◆ Task to carry out: Check each line of the records for "Tanzania"; collect those that have it.

(Stored data entries)
━━━━━━━━━━━━━━━━━━━━━━━━━━━━━━

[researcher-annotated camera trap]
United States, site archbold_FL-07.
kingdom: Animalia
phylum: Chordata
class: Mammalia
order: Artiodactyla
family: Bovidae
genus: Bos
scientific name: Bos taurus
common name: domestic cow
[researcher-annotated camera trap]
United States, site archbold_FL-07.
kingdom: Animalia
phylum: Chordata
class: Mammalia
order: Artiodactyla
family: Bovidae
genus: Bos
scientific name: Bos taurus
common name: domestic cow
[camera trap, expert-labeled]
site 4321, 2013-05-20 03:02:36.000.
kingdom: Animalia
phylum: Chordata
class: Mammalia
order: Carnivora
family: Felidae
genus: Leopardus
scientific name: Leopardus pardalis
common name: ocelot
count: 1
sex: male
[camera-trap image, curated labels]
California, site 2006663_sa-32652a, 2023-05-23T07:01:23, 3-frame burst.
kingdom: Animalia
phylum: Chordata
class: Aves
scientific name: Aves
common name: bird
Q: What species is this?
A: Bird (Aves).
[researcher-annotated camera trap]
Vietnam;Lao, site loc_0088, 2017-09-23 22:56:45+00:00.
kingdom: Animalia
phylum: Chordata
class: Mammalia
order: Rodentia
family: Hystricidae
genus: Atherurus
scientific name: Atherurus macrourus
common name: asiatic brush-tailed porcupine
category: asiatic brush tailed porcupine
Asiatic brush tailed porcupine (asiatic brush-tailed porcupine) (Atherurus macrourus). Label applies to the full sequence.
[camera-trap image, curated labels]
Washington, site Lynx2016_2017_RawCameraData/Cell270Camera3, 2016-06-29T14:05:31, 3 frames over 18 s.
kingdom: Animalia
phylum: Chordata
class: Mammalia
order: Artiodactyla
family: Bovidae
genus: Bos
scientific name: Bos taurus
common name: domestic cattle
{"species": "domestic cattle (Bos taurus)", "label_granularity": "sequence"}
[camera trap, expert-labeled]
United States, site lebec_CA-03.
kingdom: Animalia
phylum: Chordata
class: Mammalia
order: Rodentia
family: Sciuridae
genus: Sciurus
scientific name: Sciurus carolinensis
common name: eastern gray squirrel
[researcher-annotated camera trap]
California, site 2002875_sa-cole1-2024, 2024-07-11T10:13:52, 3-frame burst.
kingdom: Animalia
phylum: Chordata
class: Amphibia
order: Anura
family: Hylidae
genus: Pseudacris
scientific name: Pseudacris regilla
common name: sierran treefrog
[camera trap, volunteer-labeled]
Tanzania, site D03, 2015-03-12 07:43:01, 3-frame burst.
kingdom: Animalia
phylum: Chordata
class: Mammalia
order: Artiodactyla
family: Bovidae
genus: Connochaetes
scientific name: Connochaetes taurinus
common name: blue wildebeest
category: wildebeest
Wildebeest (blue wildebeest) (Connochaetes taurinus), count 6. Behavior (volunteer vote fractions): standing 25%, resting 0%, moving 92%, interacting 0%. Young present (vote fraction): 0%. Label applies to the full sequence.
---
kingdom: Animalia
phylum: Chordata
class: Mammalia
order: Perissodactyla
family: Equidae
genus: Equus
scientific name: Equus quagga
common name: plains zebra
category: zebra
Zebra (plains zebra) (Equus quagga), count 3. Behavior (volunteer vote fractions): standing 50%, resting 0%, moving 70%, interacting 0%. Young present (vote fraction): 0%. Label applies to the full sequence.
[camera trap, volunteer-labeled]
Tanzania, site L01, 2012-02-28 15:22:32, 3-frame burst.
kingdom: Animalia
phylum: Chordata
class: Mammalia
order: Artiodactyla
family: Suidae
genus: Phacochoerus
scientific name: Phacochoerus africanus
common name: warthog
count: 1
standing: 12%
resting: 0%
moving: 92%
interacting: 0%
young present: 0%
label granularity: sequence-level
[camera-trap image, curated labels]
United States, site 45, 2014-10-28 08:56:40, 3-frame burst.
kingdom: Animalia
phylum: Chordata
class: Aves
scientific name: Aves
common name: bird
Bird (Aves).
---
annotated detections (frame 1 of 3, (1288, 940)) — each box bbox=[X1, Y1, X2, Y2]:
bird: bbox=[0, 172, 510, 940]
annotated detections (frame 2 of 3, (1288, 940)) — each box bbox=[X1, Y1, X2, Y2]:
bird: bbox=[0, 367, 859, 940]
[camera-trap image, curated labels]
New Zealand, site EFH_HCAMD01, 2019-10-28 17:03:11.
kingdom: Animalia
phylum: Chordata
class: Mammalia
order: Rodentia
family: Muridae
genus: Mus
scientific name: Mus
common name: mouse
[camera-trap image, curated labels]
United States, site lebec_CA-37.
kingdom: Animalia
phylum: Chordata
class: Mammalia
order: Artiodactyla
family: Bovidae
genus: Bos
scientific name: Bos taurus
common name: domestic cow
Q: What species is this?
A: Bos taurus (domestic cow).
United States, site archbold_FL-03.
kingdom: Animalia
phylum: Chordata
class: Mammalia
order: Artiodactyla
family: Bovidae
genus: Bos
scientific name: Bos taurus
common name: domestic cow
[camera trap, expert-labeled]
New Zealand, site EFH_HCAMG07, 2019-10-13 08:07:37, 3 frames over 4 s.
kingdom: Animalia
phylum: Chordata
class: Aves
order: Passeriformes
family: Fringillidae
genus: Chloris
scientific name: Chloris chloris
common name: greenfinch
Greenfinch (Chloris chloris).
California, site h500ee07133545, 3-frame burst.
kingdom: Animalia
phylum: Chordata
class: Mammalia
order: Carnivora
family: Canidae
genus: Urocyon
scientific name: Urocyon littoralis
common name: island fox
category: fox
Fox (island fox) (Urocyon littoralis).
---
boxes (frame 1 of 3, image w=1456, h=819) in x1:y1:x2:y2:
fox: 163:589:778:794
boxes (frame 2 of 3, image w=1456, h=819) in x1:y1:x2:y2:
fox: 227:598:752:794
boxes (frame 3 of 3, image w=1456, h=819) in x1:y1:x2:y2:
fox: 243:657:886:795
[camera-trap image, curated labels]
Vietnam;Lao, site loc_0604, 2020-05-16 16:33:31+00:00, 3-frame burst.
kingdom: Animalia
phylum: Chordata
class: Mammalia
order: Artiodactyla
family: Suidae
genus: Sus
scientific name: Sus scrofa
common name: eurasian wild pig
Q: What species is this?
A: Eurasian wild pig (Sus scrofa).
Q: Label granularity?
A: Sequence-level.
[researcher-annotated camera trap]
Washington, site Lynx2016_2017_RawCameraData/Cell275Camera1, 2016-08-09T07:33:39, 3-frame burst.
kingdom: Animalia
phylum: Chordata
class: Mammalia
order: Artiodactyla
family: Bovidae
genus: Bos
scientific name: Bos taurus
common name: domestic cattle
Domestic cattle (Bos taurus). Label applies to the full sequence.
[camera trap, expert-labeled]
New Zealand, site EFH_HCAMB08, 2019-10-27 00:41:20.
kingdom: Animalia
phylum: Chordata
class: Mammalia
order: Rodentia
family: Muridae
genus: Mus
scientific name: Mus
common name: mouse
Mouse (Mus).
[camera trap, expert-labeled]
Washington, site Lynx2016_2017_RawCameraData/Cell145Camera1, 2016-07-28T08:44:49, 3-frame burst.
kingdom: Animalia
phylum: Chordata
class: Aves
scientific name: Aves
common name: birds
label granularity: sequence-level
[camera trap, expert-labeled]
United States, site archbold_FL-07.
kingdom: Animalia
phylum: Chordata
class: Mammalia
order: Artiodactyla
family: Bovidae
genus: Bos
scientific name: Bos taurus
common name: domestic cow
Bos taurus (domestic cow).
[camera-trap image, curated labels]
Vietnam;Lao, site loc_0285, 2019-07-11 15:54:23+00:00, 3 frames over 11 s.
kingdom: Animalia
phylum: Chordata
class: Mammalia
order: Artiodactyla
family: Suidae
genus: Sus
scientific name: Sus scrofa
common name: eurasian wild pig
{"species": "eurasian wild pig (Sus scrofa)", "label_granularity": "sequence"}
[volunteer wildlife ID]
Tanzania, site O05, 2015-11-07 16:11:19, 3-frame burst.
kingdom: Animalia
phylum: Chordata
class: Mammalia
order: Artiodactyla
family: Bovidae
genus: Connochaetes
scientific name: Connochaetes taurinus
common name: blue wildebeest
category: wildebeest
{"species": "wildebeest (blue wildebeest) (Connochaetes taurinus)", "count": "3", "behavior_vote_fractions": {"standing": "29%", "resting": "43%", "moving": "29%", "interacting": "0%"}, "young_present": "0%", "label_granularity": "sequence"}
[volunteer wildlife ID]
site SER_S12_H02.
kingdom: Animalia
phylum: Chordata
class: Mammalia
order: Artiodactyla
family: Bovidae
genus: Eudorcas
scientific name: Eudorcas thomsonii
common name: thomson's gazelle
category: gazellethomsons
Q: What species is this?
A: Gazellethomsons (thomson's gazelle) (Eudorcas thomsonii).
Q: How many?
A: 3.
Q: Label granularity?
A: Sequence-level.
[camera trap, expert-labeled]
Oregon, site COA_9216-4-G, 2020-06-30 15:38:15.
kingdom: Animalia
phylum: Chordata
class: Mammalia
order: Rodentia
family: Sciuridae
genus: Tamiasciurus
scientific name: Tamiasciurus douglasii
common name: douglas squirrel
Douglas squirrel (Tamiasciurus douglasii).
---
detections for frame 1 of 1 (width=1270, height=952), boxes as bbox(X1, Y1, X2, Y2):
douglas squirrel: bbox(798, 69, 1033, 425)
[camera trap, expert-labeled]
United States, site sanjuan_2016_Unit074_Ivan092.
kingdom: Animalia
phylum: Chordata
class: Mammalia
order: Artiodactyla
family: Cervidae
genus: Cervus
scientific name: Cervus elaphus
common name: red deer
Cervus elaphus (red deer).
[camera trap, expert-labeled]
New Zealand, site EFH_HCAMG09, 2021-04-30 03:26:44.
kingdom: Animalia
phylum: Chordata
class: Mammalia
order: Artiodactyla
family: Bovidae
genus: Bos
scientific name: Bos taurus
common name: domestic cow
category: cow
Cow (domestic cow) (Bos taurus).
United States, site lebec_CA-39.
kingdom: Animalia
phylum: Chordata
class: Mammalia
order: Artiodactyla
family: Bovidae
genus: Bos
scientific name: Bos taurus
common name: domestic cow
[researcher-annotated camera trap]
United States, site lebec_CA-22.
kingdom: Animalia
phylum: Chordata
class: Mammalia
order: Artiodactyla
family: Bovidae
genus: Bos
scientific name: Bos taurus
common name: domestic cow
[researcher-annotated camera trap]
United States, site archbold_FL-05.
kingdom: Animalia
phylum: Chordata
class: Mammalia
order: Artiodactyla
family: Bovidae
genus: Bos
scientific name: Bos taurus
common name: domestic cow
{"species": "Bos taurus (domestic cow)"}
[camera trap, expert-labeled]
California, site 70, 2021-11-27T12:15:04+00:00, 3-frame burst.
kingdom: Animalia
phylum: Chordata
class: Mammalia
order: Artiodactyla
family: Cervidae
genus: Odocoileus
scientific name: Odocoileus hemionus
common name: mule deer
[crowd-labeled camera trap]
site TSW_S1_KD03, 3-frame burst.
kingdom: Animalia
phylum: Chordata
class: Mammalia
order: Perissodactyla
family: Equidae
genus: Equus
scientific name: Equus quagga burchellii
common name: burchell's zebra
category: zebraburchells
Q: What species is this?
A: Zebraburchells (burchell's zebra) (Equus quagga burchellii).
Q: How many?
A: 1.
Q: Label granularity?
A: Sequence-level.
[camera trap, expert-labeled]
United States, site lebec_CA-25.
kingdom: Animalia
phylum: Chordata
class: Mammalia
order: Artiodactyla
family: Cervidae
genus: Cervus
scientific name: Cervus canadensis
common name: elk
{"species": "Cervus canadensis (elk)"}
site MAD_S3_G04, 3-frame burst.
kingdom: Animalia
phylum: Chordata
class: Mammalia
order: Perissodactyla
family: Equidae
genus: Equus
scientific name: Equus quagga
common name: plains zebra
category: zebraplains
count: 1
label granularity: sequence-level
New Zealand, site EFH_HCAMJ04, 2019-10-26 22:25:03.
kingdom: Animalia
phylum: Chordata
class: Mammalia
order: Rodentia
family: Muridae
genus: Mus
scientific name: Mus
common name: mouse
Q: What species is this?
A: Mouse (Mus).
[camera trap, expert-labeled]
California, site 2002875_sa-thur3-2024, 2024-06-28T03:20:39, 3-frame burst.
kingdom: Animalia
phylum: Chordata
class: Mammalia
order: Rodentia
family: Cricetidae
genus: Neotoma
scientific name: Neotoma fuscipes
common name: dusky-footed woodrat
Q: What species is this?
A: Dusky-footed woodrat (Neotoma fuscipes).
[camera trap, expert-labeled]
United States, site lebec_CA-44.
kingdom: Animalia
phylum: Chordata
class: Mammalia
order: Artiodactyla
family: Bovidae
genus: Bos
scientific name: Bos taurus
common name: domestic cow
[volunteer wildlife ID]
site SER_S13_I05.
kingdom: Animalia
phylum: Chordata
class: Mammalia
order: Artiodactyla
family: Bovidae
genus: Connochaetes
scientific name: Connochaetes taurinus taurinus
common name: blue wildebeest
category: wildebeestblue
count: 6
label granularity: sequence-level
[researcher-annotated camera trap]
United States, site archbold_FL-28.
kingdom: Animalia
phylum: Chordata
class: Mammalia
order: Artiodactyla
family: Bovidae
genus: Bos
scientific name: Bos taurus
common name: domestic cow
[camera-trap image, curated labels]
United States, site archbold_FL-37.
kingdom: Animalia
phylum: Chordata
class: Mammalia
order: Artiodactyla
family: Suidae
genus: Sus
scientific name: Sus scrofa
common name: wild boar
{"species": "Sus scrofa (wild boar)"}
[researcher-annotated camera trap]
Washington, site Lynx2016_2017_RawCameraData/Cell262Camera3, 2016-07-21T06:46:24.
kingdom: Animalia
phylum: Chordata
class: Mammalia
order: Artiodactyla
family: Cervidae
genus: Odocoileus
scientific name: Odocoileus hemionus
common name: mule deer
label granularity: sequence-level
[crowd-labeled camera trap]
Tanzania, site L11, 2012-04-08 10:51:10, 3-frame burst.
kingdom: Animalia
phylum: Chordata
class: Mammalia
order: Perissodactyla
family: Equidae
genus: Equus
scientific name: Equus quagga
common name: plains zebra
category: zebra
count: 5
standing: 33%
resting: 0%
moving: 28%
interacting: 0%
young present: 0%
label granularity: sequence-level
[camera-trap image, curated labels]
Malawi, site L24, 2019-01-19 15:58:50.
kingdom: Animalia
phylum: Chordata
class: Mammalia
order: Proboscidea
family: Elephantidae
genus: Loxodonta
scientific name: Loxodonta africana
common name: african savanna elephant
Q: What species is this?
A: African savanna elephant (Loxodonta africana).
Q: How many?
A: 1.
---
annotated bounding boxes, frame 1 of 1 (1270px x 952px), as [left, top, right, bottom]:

━━━━━━━━━━━━━━━━━━━━━━━━━━━━━━

◆ Response:
Tanzania, site D03, 2015-03-12 07:43:01, 3-frame burst.
Tanzania, site L01, 2012-02-28 15:22:32, 3-frame burst.
Tanzania, site O05, 2015-11-07 16:11:19, 3-frame burst.
Tanzania, site L11, 2012-04-08 10:51:10, 3-frame burst.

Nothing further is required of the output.